Concert Review: SSO plays Mahler’s Tenth Symphony (Clinton Carpenter version) Mendelssohn violin concerto
Mahler’s Tenth Symphony (Clinton Carpenter version)
Mendelssohn violin concerto
Renaud Capucon, violin
Singapore Symphony Orchestra
3rd April 2009
Esplanade Concert Hall
Guilty Mahler-fan secret: I have never really “got” the completed tenth symphony, or rather I have never loved it as wholeheartedly the way I have his other works. Deryck Cooke’s most performed version in recordings by Kurt Sanderling, Simon Rattle (twice) and Riccardo Chailly, though, seems to me closest to what Mahler (left) might have had in mind, had he completed the work, in terms of economy of orchestration and clarity of ideas, if nothing else. Other versions by Remo Mazetti Jr. and Wheeler are both valid assumptions, but I think them also-rans as compared with the Cooke.
In this concert, Lan Shui chose to perform the version by Clinton Carpenter, an American musicologist. When I spoke to him earlier in the year this was by no means carved in stone – he had not decided on which version to perform. I wish he hadn’t chosen this one, though in a sort of warped way it allowed the more intrepid among us to satisfy a morbid curiousity.

DATA EXCERPT >>
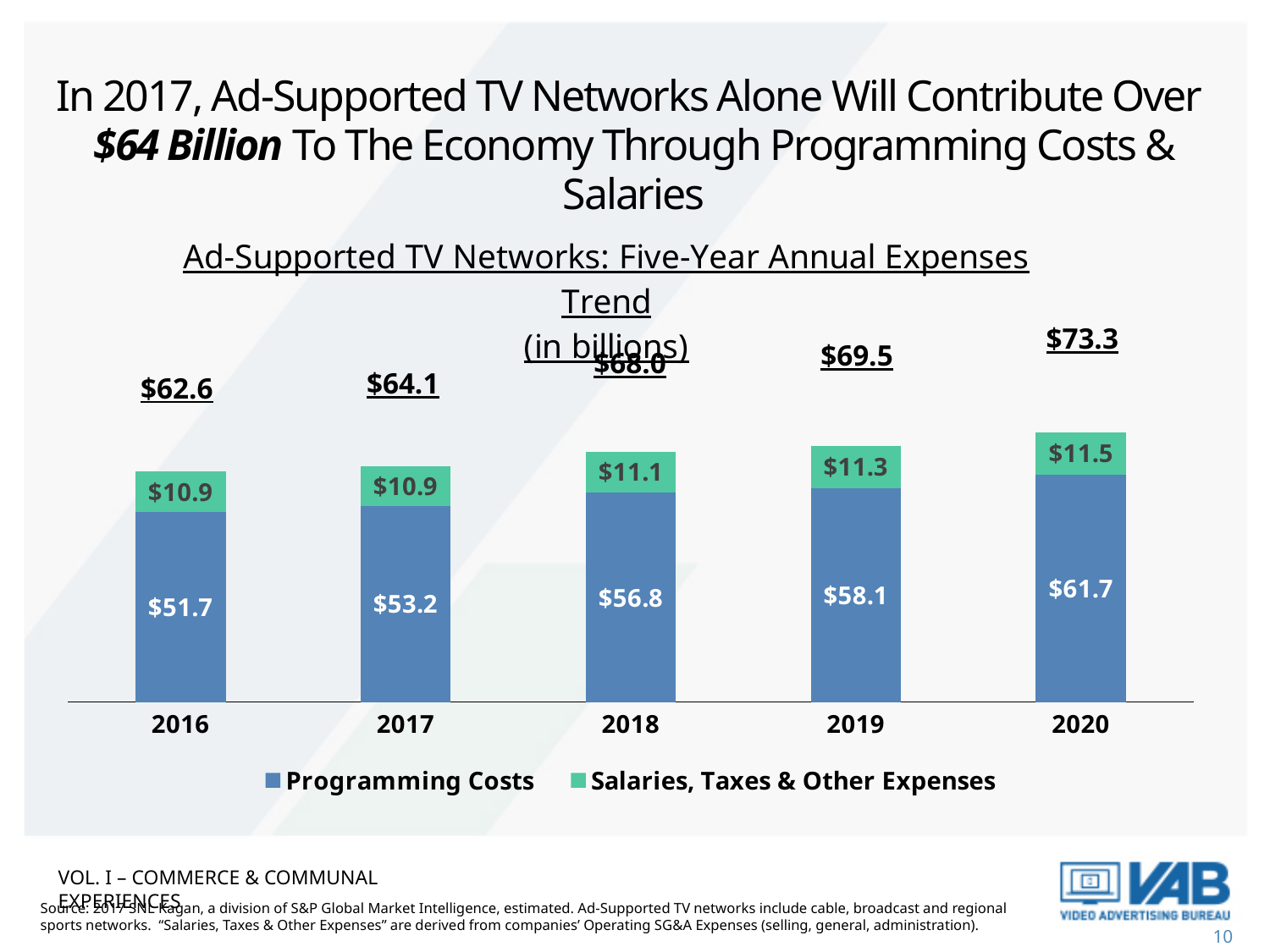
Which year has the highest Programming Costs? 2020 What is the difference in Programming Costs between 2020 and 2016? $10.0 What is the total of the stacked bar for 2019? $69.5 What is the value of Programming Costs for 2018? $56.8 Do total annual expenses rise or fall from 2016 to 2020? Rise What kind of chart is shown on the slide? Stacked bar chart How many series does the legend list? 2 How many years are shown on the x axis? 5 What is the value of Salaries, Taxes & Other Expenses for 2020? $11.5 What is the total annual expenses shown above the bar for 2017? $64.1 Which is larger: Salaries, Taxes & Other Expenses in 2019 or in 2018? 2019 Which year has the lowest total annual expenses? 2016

TASK BRIEF >> In the concert review, name every person credited with a version of Mahler's Tenth Symphony.

SOLUTION FOR THIS TASK >>
- Clinton Carpenter
- Deryck Cooke
- Remo Mazetti Jr.
- Wheeler